Clark’s attempted rapist, then 24-year-old chef Jayro A. Cruz, was caught by police just minutes later. He confessed to attacking Clark as well as another woman from earlier that night. Later, he would admit that he had also attacked at least four other women under similar circumstances. Despite assurances from detectives that Cruz would face charges of third-degree sexual abuse by force and robbery, both felony offenses, he went on to be sentenced to just 10 days of prison. He was allowed to serve his brief sentence just two days a week, so that it wouldn’t interfere with his career as one of Washington’s up-and-coming chefs.
Clark would continue to see Cruz across the city — instances that she said triggered panic attacks — and even discovered that he was cooking at restaurants and bars she had frequented. In wake of the justice system’s failure, Clark told The Washington Post, she decided to wage her own one-woman campaign to stop him from hurting others the way he had her. She passed out fliers detailing his actions, urging his employers to “do the right thing.” Soon, other women began coming forward with disturbing allegations of sexual abuse by Cruz — among them several employees at the restaurants at which he had worked.

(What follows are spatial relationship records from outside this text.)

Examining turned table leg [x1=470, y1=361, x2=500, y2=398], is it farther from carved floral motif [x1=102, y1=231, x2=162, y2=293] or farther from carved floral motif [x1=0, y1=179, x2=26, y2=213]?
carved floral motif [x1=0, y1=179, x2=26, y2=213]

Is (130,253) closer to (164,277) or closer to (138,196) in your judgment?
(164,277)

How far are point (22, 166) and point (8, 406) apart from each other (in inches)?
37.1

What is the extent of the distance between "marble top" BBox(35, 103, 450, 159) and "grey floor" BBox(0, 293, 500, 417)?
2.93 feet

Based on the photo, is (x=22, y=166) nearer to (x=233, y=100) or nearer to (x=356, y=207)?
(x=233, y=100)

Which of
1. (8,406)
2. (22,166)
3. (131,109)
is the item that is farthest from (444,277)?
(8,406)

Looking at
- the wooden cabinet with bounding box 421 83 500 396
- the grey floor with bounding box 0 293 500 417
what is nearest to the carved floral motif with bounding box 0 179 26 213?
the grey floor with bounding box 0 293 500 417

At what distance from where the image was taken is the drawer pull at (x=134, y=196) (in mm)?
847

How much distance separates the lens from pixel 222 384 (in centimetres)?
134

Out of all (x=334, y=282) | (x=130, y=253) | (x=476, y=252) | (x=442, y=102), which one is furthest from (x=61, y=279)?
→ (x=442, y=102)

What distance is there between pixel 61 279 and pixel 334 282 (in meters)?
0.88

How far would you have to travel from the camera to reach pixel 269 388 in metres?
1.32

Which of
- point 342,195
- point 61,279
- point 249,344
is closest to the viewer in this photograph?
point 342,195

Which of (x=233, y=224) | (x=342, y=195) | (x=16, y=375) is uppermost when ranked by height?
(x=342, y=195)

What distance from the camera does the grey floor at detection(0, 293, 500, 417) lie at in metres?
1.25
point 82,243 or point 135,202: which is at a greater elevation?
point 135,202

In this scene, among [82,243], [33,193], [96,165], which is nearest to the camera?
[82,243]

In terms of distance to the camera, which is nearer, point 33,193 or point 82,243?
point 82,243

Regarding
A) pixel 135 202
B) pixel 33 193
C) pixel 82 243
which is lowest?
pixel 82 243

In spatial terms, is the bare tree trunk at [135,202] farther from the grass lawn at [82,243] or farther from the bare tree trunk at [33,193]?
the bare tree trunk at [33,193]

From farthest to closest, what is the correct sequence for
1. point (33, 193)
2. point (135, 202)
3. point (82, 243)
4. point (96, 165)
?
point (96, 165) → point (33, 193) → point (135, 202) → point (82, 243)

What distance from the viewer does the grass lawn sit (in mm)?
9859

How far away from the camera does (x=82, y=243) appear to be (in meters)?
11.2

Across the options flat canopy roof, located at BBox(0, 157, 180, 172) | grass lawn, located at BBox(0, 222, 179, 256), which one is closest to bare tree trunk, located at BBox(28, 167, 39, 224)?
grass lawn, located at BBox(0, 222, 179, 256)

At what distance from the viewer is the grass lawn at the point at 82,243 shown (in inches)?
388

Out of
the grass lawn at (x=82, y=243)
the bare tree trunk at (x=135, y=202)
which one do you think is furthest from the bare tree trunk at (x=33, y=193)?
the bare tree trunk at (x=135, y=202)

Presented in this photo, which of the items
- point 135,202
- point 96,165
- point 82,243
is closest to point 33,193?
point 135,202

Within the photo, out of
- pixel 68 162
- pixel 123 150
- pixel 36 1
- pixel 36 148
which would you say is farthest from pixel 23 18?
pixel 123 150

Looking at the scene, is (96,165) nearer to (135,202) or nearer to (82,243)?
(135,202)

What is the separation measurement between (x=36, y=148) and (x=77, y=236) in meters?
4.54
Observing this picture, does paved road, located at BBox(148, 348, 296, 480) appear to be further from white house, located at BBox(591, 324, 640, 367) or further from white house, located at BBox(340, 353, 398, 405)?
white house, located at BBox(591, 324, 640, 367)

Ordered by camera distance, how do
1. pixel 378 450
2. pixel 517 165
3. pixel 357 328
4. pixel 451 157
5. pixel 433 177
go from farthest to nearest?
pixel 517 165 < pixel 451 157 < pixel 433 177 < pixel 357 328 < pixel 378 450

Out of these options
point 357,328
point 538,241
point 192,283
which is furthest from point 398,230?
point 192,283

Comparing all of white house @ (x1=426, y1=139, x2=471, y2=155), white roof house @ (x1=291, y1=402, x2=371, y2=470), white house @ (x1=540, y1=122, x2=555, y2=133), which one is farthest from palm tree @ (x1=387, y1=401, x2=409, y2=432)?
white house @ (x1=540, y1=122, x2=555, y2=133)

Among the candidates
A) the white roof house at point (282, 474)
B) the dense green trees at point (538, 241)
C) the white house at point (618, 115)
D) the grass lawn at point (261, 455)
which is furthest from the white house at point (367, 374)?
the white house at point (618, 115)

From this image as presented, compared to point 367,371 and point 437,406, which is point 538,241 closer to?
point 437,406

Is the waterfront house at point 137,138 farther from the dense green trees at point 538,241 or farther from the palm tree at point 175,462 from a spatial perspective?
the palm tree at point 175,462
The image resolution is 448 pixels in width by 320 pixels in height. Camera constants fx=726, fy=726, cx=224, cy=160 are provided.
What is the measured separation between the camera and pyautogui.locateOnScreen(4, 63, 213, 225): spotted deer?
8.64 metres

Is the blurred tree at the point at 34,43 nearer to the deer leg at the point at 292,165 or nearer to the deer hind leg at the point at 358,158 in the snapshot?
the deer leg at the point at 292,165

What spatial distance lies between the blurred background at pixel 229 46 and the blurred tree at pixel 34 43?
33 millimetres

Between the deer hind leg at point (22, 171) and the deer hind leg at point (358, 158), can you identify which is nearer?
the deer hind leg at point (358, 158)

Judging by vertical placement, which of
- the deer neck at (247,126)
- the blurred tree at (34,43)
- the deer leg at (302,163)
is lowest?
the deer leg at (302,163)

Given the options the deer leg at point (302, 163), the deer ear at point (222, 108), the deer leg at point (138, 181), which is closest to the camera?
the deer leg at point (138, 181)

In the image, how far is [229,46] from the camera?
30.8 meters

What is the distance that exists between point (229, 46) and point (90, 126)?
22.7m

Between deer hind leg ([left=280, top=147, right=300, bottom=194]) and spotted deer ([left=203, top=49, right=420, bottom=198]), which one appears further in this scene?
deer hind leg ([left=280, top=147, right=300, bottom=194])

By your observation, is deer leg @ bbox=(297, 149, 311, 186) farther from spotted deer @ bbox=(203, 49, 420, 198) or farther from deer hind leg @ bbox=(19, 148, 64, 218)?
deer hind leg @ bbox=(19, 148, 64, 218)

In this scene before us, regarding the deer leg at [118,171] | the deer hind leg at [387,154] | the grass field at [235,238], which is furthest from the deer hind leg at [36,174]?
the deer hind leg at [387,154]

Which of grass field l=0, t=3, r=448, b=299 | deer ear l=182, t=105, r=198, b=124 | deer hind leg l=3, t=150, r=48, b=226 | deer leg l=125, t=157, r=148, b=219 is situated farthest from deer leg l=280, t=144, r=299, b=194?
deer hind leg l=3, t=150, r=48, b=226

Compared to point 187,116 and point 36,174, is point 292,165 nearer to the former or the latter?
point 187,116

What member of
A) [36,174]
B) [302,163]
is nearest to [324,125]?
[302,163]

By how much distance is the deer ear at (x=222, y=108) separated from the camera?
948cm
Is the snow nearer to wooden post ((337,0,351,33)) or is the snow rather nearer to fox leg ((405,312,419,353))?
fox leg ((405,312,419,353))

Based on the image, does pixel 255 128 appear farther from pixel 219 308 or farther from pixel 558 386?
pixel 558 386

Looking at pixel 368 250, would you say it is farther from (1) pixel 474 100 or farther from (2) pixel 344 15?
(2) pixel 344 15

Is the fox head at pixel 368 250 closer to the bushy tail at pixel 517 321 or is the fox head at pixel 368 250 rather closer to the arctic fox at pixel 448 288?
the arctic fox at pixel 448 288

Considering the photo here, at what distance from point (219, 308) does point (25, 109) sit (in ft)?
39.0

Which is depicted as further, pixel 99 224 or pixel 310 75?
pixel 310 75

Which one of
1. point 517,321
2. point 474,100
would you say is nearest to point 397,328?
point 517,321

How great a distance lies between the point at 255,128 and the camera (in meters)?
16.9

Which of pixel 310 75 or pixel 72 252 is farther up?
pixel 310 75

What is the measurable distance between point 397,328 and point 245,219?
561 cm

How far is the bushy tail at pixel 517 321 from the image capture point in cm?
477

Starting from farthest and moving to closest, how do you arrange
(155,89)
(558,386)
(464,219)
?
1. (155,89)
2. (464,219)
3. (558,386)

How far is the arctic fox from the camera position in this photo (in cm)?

The Washington Post’s investigation into Cruz uncovered that a number of restaurants continued to employ him, despite Clark’s attempts to inform them of his history as a serial sexual abuser. The Post also spoke to Clark about her discovery years later that probation officers hadn’t bothered to enforce Cruz’s court-mandated “extremely rigorous supervision” from a sex-offense unit — as well as how the intrepid hairstylist worked to rectify the court’s mistake.